At 68 and in good health — playing lots of golf during the unexpected free time he is spending mostly in his hometown of Hazleton, Pennsylvania — Maddon said he definitely would be interested in managing again. He has compiled a 1,382-1,216 (.532) record over parts of 19 seasons with the Rays, Cubs and Angels, winning the jinx-breaking 2016 World Series with Chicago.

But he wouldn’t take just any job, given his disdain for how many teams are currently structured, insisting on having mutual trust with his boss — “You just can’t shut it down because you go through a losing streak,” he said — and a commonality of purpose.

“I would only go into that marriage really feeling good about that I’m philosophically aligned with whomever I’m going to work with,” he said. “Meaning, it has to be a balance, it just can’t be lopsided analytically. Baseball operation has to be one that understands both sides and understands it well.”

Maddon said he definitely wouldn’t take a job as what he calls “a middle manager,” where the general manager and staff make the bulk of the decisions for the field manager to carry out, a “prominent” setup around the game.

“When people keep blaming the dugout for a lot of the things they’re seeing, they need to understand they shouldn’t be doing that,” he said. “Because the manager has so many voices in the back of his head by the time the game begins, it’s not his game like it had been. It’s absolutely the front office’s game.”

It isn’t just an issue in Anaheim, Maddon said.

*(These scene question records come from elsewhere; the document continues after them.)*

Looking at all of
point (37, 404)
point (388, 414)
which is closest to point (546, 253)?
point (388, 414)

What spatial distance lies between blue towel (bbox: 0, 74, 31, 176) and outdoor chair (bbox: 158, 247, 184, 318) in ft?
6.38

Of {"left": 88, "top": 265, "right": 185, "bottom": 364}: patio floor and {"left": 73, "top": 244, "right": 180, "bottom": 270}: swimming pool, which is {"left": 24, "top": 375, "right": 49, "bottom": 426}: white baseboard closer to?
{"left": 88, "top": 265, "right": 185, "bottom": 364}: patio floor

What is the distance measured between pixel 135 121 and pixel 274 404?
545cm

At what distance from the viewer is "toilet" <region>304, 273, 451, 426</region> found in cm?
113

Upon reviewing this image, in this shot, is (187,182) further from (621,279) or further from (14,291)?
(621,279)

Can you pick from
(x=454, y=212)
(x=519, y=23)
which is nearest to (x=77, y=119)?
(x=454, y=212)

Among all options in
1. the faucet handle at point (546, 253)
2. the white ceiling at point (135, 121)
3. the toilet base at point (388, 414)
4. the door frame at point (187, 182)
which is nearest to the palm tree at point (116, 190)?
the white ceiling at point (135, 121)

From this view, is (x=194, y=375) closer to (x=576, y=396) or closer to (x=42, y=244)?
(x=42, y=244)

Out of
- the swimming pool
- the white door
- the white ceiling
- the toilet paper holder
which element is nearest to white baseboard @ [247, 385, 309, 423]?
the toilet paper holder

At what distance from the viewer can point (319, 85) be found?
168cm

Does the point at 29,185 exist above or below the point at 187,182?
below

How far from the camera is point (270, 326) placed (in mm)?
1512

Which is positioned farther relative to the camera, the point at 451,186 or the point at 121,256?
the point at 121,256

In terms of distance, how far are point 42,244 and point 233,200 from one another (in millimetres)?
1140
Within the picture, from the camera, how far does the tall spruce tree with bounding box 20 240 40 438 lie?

“It’s at the point where some GM should really just put a uniform on and go down to the dugout, or their main analytical membrane, he should go down to the dugout,” he said.

“That’s something that should be done. Because they try to work this middle man kind of a thing. And what happens is when the performance isn’t what they think it should be, it’s never about the acquisitional process. It’s always about the inability of coaches and managers to get the best out of a player. And that’s where this tremendous disconnect is formed.”

‘I feel like a teenager right now’

Maddon said he hasn’t given much thought to what he’ll do next if it’s not managing, noting his days are filled with fun: “I’ve got the three G’s — golfing, gardening and grilling.”

He did say there are “a couple guys” running teams — he wouldn’t say who — that he appreciates and respects for having the kind of “strong balance between the old and the new” that he finds appealing. And if one of those teams offered him a special assistant, advisor or other type of job — with a “significant” voice — he would be interested.

But he insists he is in no hurry, saying, “right now I need to get tired of what I’m doing in order to want to do something else.”

Maddon said he is going to bed earlier (9-9:30 p.m.), getting up earlier (5-5:30 a.m.) and making the most of each day as “a civilian.” He is spending time with his soon to be 90-year-old mother, Beanie, who is in an assisted living facility, and still cracking jokes.

He is improving his golf game, shooting 79 Thursday, hosting his Try Not to Suck (in the Valley) Golf Classic, benefiting his Respect 90 Foundation, and playing in recent events with former Indians and Phillies manager Charlie Manuel and NFL Hall of Famer Joe Namath, who has become a good friend.

“I’m having — I don’t want to say the best time of my life — it’s just something I have not done,” Maddon said. “I mean, I feel like a teenager right now. I feel like I’m on summer vacation out of Lafayette College.

“My days are absolutely jam-packed with things that I want to do and enjoy doing. I’m around family and friends. And I’m in a Pennsylvania summer right now, which is magnificent.

“So it’s all good. I’m not lamenting anything. I’m not upset. I’m not angry. I’m having a blast.”